**Your objective:** Transcribe the material in full, exactly as written.

**Provided records:**
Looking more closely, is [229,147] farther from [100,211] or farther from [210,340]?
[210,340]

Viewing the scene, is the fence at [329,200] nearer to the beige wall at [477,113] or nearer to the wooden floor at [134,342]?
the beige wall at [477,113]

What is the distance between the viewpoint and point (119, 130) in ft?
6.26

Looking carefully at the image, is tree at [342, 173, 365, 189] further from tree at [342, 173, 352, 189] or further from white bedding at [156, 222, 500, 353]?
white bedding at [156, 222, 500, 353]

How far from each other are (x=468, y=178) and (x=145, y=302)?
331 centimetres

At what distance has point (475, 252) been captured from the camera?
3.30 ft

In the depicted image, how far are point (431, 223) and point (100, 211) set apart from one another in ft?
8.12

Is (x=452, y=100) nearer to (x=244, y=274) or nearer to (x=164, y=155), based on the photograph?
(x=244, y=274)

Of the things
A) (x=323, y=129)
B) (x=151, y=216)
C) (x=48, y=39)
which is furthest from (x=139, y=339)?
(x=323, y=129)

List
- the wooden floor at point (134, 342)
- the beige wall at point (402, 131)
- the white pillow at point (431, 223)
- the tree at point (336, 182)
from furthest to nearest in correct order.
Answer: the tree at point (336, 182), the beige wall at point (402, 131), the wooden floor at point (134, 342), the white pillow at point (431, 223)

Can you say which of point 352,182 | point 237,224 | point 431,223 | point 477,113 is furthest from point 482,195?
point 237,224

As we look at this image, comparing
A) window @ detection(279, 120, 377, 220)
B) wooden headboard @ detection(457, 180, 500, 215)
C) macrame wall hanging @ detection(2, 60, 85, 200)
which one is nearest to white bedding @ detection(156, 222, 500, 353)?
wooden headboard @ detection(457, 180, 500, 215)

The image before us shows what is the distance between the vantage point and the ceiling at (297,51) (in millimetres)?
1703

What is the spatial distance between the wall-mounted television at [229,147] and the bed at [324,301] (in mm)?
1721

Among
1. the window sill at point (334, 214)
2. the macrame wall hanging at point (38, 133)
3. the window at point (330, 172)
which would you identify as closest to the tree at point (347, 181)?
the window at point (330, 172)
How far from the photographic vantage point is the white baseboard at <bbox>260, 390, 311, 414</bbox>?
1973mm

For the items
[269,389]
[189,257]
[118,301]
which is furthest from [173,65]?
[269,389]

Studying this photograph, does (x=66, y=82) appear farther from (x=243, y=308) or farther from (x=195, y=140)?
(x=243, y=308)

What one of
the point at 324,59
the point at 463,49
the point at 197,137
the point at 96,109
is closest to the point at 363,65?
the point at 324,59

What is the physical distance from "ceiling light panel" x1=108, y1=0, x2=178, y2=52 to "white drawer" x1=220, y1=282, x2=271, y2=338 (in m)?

**Full response:**
Looking more closely, is [229,147] farther from [100,211] or farther from [210,340]?
[210,340]

Viewing the scene, is the fence at [329,200] nearer to the beige wall at [477,113] or nearer to the wooden floor at [134,342]?
the beige wall at [477,113]

What is the distance between the viewpoint and point (119, 130) in ft?
6.26

Looking carefully at the image, is tree at [342, 173, 365, 189] further from tree at [342, 173, 352, 189] or further from white bedding at [156, 222, 500, 353]?
white bedding at [156, 222, 500, 353]

How far from each other are (x=468, y=178) and (x=145, y=302)?
331 centimetres

At what distance has point (475, 252) been captured from the camera?
3.30 ft

In the depicted image, how far are point (431, 223) and point (100, 211) set apart from one another in ft?
8.12

Is (x=452, y=100) nearer to (x=244, y=274) or nearer to (x=164, y=155), based on the photograph?
(x=244, y=274)

Of the things
A) (x=323, y=129)
B) (x=151, y=216)
C) (x=48, y=39)
which is furthest from (x=139, y=339)?
(x=323, y=129)

List
- the wooden floor at point (134, 342)
- the beige wall at point (402, 131)
- the white pillow at point (431, 223)
- the tree at point (336, 182)
from furthest to nearest in correct order.
Answer: the tree at point (336, 182), the beige wall at point (402, 131), the wooden floor at point (134, 342), the white pillow at point (431, 223)

Can you say which of point 352,182 | point 237,224 | point 431,223 | point 477,113 is furthest from point 482,195?
point 237,224

As we look at this image, comparing
A) window @ detection(279, 120, 377, 220)
B) wooden headboard @ detection(457, 180, 500, 215)
C) macrame wall hanging @ detection(2, 60, 85, 200)
which one is nearest to white bedding @ detection(156, 222, 500, 353)?
wooden headboard @ detection(457, 180, 500, 215)

The image before us shows what is the distance between the vantage point and the ceiling at (297,51) (in millimetres)?
1703

What is the spatial distance between the wall-mounted television at [229,147] and the bed at [324,301] (in mm)?
1721

Among
1. the window sill at point (334, 214)
2. the macrame wall hanging at point (38, 133)
3. the window at point (330, 172)
which would you identify as closest to the tree at point (347, 181)?
the window at point (330, 172)
How far from the photographic vantage point is the white baseboard at <bbox>260, 390, 311, 414</bbox>?
1973mm

For the items
[269,389]
[189,257]
[118,301]
which is furthest from [173,65]?
[269,389]

Studying this photograph, does (x=66, y=82) appear farther from (x=243, y=308) or farther from (x=195, y=140)?
(x=243, y=308)

What one of
the point at 324,59
the point at 463,49
the point at 197,137
the point at 96,109
is closest to the point at 363,65?
the point at 324,59

What is the physical distance from "ceiling light panel" x1=108, y1=0, x2=178, y2=52 to "white drawer" x1=220, y1=282, x2=271, y2=338 (in m)?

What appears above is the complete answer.